TEXT UNDER STUDY
Tottenham is one of the most deprived boroughs in the country. I live streets away from where eight-year-old Victoria Climbié died because of her abusive guardians. A few years ago, Ikea opened up at the edge of Tottenham, with a deep discount on the first day. It became a scene of a stabbing over sofas. A few years ago, my partner and I were beaten up, yards from my home by several thirteen year old boys and girls.

No doubt, once more, some commentators will come out blaming "deprivation and poverty" for these riots. I reject this view completely. I grew up in India, where there is real, abject poverty - families without homes, food, shoes. Anger about a fatal police shooting does not necessitate burning buses and looting shops. This view is also unfair to the many, many families in Tottenham and elsewhere, who live on a tiny income and never once think about going out and ruining our public streets. I just received a phone call from an elderly Jamaican lady, who misdialled her daughter's number and connected to me. All she cared about speaking to her daughter, making sure she was safe. She doesn't want to burn cars and shops to make a point.

The actions of this small, but significant group tarnishes the entire area and it shouldn't. My area of Tottenham is one of the most diverse in Europe, from Holocaust refugees to Eastern Europeans.

Every day, when I sit at my bus stop, overlooking the spot in Tottenham where those kids kicked and punched my partner to the ground, I know whose side I am on. Not on the side of those who think looting widescreen TV's from shops is a way to express a view, but on the side of the ordinary resident - the Turkish hairdresser, the takeaway owner, all of us who choose not to allow the rule of the mob to triumph over the rule of law.

TASK LIST
1) Write out the stretch of the Tottenham passage from "No doubt, once" through "make a point.".
2) According to the Tottenham passage, in which country did the writer grow up?
3) List the things that the Tottenham passage says some families in India go without.
The rows below the Tottenham passage come from a separate source.

EXERCISE DATA
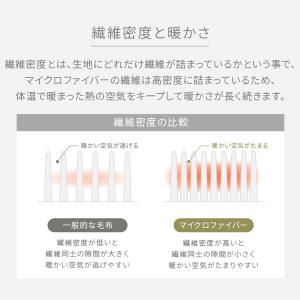 プレミアムフランネルブランケット シングル 1...の詳細画像5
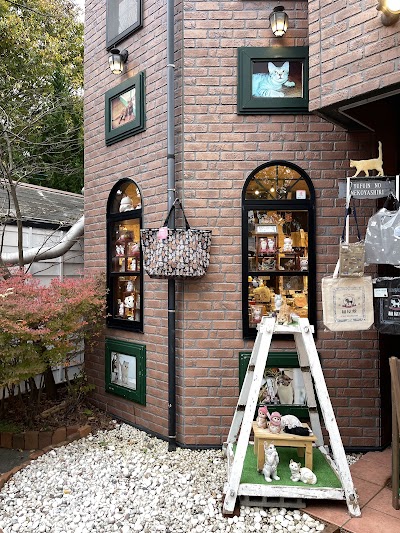 由布院の猫屋敷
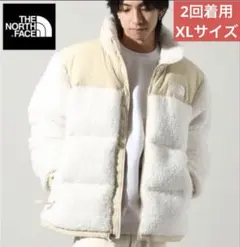 XL ノースフェイス ハイパイルヌプシジャケット 定価85,800円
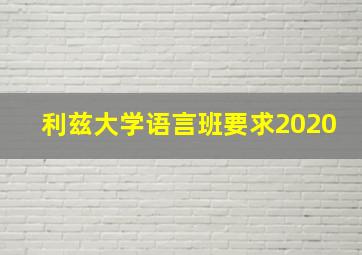 利兹大学语言班要求2020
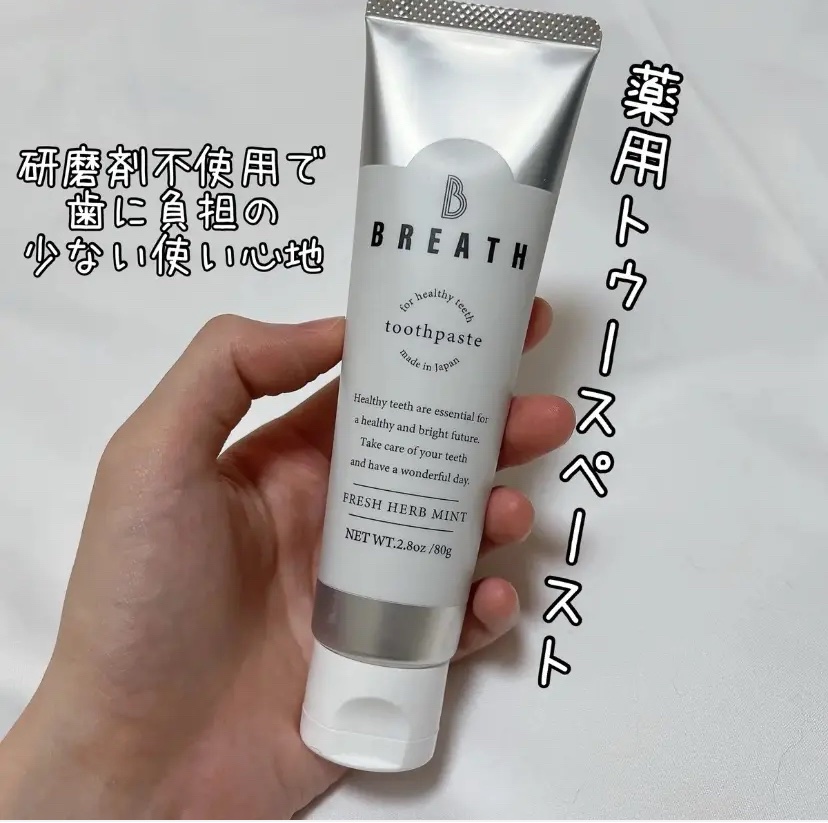 薬用トゥースペースト/B BREATH/歯磨き粉を使ったクチコミ（1枚目）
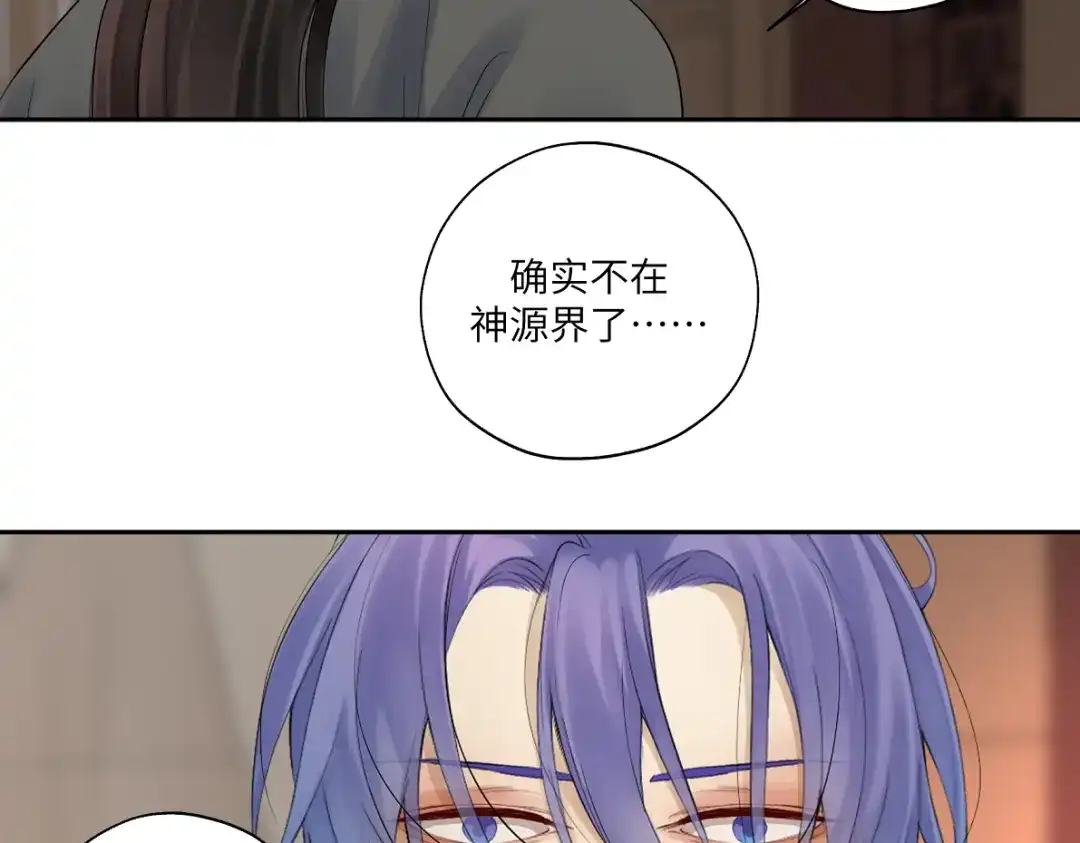 病危将军作死日常 第四十六回 都是报应 第16页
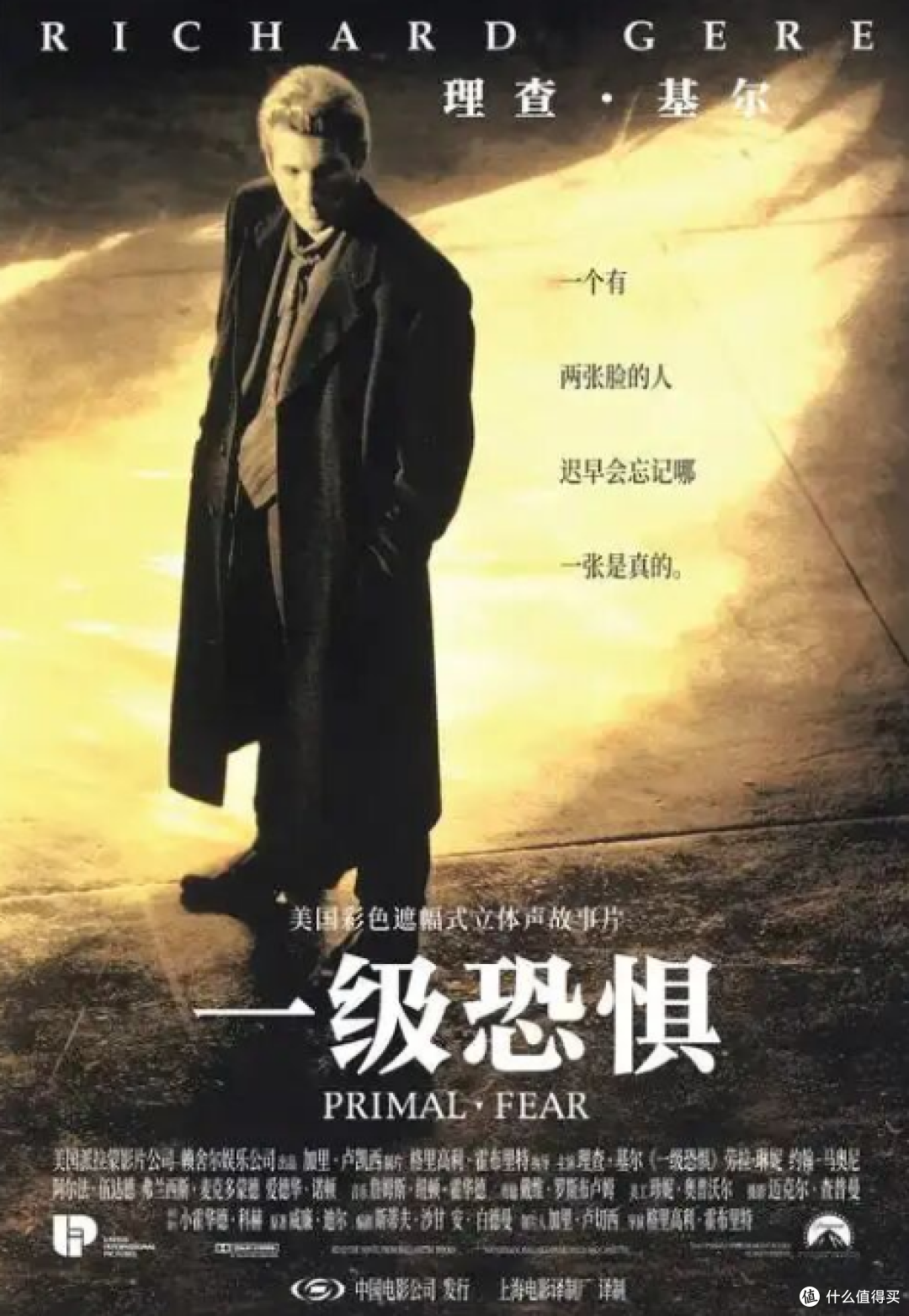 这10部完美犯罪神作,第一名把警方变帮凶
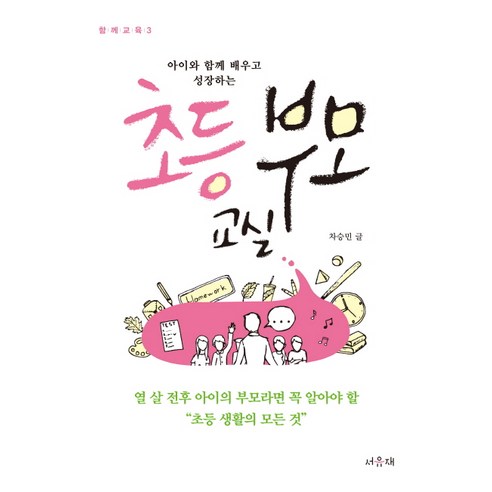 아이와 함께 배우고 성장하는 초등 부모 교실:열 살 전후 아이의 부모라면 꼭 알아야 할 초등 생활의 모든 것, 서유재, 차승민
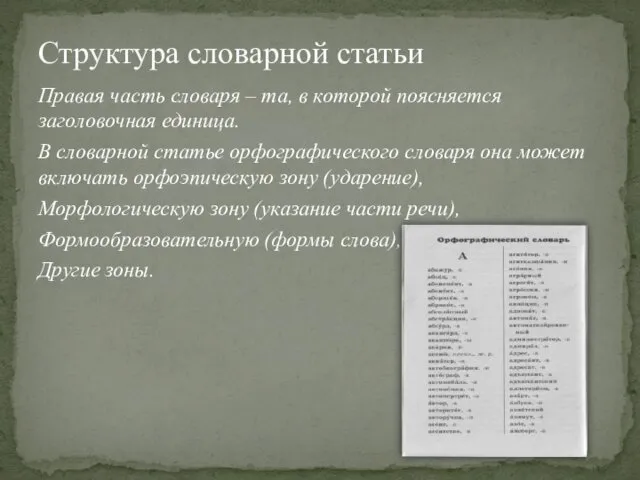 Правая часть словаря – та, в которой поясняется заголовочная единица.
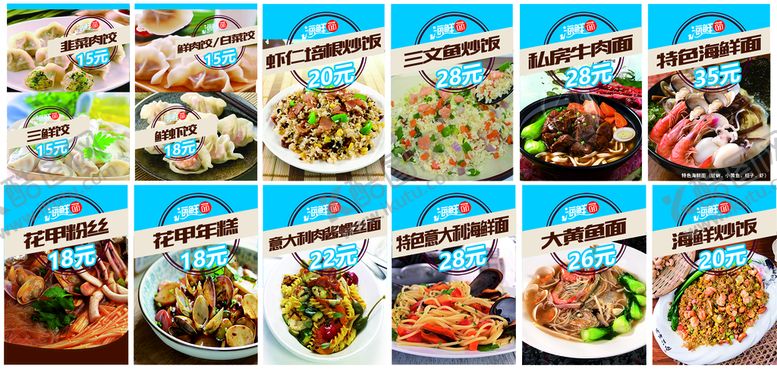 编号：60379810011123223197【酷图网】源文件下载-海鲜面价目表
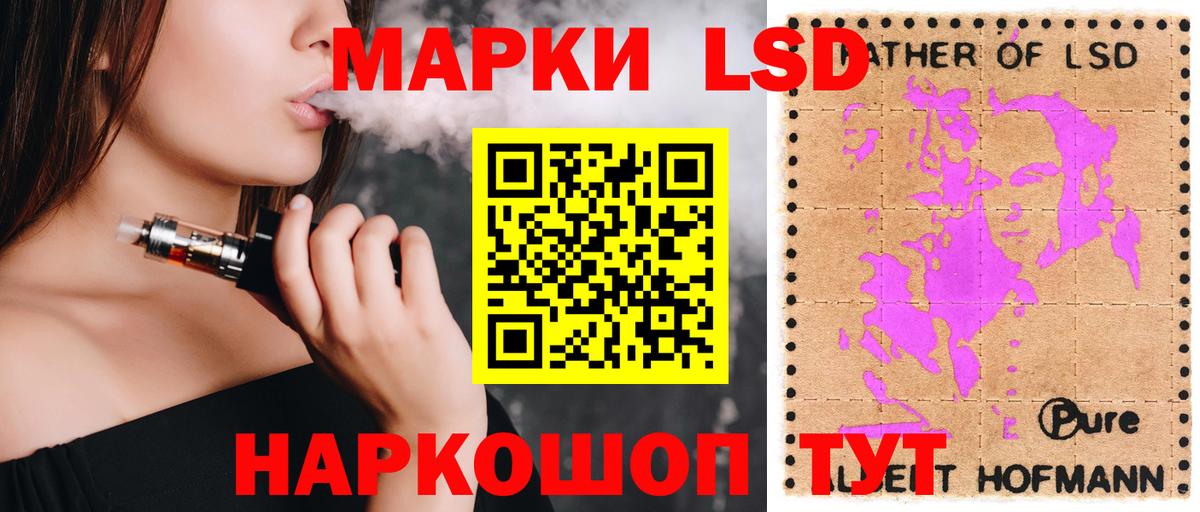 LSD-25 экстази ecstasy Тамбов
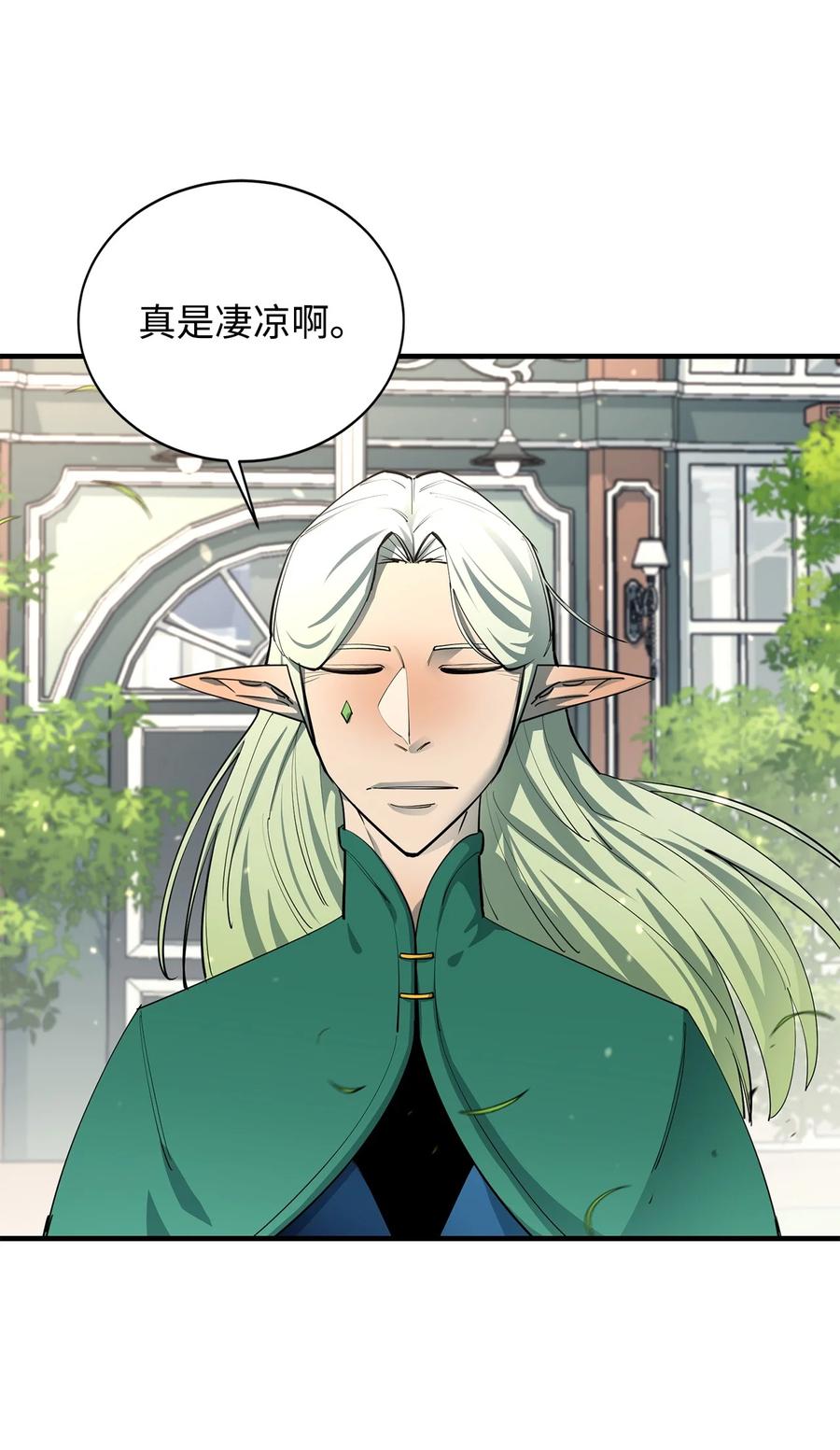 《最强饭桶》75 自己的力量 第36页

PER-TASK ANSWERS
1)
No doubt, once more, some commentators will come out blaming "deprivation and poverty" for these riots. I reject this view completely. I grew up in India, where there is real, abject poverty - families without homes, food, shoes. Anger about a fatal police shooting does not necessitate burning buses and looting shops. This view is also unfair to the many, many families in Tottenham and elsewhere, who live on a tiny income and never once think about going out and ruining our public streets. I just received a phone call from an elderly Jamaican lady, who misdialled her daughter's number and connected to me. All she cared about speaking to her daughter, making sure she was safe. She doesn't want to burn cars and shops to make a point.

2) India.

3) Homes, food, and shoes.